The genomes of osteosarcoma (OS) cancer cells are among the most complex cancer genomes ever observed. Initially formed by hundreds to thousands of incorrectly repaired DNA breaks (structural variants; SVs), OS genomes contain DNA structures that are unique to that patient and tumor cell, combining genes and regulatory features from across the genome in ways that effectively re-wire that cell’s gene expression mechanisms. OS cells are also susceptible to further SVs over time and in response to treatment, potentially allowing OS tumors to evolve rapidly. But these complex and tumor-specific genomic structures may also harbor tumor-specific vulnerabilities. By mapping the many unique DNA structures among patient-derived OS tumor cells, Dr. Clugston has attempted to demonstrate that it is possible both to describe the essential structures within these cells and to search them for novel target genes vulnerable to existing drugs and treatment protocols. Using chromatin conformation capture sequencing (HiC) to observe the shape of the genome and optical genome mapping (OGM) to identify tumor-specific DNA structures, Dr. Clugston has produced tumor-specific maps for multiple patient-derived OS tumor cell lines and has begun development of a search process based on long-read mapping techniques that he hopes will inform future patient-specific treatment protocols.
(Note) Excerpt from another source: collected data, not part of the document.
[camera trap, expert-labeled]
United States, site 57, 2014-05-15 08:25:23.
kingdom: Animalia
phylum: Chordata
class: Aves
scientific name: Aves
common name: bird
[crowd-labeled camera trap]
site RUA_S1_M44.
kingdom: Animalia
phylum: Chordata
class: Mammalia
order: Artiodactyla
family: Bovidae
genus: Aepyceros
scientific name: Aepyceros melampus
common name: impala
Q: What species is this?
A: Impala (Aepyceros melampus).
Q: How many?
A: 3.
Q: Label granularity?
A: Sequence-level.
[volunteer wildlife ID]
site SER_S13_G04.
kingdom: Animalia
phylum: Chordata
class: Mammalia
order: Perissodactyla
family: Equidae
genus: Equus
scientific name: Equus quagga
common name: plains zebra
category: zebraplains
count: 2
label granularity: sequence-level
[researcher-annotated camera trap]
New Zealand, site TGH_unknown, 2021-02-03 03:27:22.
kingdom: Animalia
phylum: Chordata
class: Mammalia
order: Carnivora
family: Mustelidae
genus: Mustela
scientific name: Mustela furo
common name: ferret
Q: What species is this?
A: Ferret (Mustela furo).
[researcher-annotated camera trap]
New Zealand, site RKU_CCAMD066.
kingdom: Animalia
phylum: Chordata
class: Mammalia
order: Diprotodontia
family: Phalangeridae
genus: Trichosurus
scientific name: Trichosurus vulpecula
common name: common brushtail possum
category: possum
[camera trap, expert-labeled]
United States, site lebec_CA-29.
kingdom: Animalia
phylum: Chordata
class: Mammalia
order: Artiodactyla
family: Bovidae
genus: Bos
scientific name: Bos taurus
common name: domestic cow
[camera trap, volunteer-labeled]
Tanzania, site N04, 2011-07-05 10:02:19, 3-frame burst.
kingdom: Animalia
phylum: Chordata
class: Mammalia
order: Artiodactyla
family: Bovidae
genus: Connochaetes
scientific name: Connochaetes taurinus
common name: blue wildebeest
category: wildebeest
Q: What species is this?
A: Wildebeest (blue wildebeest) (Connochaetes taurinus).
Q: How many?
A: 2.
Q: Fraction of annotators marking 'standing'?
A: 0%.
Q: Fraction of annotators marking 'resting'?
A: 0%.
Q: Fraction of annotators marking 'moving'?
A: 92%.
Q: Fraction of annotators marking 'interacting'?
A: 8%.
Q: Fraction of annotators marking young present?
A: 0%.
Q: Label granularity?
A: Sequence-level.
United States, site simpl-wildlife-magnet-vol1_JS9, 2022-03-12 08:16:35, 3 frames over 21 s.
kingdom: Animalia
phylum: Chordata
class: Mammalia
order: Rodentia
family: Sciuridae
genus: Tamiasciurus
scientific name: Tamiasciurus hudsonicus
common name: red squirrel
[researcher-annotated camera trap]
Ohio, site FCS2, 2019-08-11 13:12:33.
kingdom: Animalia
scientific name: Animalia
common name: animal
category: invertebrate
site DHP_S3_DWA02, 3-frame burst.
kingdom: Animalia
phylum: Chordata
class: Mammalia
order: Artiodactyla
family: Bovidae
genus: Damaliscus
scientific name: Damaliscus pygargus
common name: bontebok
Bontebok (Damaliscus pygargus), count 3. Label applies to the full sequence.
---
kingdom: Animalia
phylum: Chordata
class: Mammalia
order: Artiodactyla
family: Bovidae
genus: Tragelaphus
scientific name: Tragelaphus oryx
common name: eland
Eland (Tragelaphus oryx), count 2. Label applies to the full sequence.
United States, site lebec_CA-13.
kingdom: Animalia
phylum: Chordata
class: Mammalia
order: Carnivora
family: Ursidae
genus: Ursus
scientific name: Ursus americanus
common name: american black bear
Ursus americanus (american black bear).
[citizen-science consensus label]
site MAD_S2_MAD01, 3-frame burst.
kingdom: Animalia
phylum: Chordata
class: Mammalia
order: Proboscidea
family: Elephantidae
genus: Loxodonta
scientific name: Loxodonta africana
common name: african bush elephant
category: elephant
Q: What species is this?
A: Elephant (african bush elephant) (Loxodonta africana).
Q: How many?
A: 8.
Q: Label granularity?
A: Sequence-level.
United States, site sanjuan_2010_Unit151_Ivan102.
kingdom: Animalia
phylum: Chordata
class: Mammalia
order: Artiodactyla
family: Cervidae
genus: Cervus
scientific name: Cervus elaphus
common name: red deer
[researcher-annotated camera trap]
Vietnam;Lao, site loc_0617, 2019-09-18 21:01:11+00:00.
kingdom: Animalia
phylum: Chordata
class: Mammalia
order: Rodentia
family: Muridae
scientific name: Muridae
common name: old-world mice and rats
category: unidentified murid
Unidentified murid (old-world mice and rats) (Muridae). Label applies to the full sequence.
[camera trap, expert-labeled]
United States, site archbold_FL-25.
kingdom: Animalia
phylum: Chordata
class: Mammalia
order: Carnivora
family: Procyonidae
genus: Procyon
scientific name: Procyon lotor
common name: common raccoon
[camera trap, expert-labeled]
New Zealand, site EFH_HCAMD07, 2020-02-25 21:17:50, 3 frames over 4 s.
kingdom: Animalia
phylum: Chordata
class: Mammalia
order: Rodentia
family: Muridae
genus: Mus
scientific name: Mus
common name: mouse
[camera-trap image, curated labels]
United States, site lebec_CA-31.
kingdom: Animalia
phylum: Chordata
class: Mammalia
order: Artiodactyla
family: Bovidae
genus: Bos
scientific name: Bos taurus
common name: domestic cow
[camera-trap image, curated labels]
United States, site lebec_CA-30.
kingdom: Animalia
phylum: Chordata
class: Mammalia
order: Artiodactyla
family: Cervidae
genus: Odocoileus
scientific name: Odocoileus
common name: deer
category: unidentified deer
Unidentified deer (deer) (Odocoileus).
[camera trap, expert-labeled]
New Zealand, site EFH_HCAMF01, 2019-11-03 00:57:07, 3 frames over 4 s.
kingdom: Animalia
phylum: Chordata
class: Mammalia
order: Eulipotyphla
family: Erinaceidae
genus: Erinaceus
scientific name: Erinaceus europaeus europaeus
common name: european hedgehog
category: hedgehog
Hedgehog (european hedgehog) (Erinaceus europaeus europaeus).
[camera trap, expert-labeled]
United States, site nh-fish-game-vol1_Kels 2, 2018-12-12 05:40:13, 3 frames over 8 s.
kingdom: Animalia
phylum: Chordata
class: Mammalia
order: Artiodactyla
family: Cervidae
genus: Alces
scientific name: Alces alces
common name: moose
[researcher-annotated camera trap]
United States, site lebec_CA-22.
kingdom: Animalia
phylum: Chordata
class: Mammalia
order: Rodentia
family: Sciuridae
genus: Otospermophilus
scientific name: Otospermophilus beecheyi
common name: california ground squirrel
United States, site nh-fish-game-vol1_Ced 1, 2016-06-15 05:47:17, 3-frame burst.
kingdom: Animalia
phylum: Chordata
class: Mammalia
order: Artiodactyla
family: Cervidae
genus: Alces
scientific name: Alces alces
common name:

Andrew Clugston grew up in the small town of Lake Luzerne, New York. He received a BS in Biochemistry and an MS in Chemistry at the Rochester Institute of Technology, and he received his PhD in Integrative Systems Biology at the University of Pittsburgh. During his PhD he learned to use and develop bioinformatics tools and techniques to study the role of the genome in kidney as well as eye development, and in the process became fascinated with the importance of 3-dimensional organization in regulating cell behavior. Andrew has since joined the Sweet-Cordero laboratory in the Pediatric Oncology Division at the University of California San Francisco as a Postdoctoral Fellow. There, he applies his knowledge and skillset to study how disruptions in these organizational principles allow osteosarcoma cells to develop and proliferate, and how these changes reveal tumor-specific vulnerabilities that can be exploited for fast and effective treatment options that improve the lives of patients.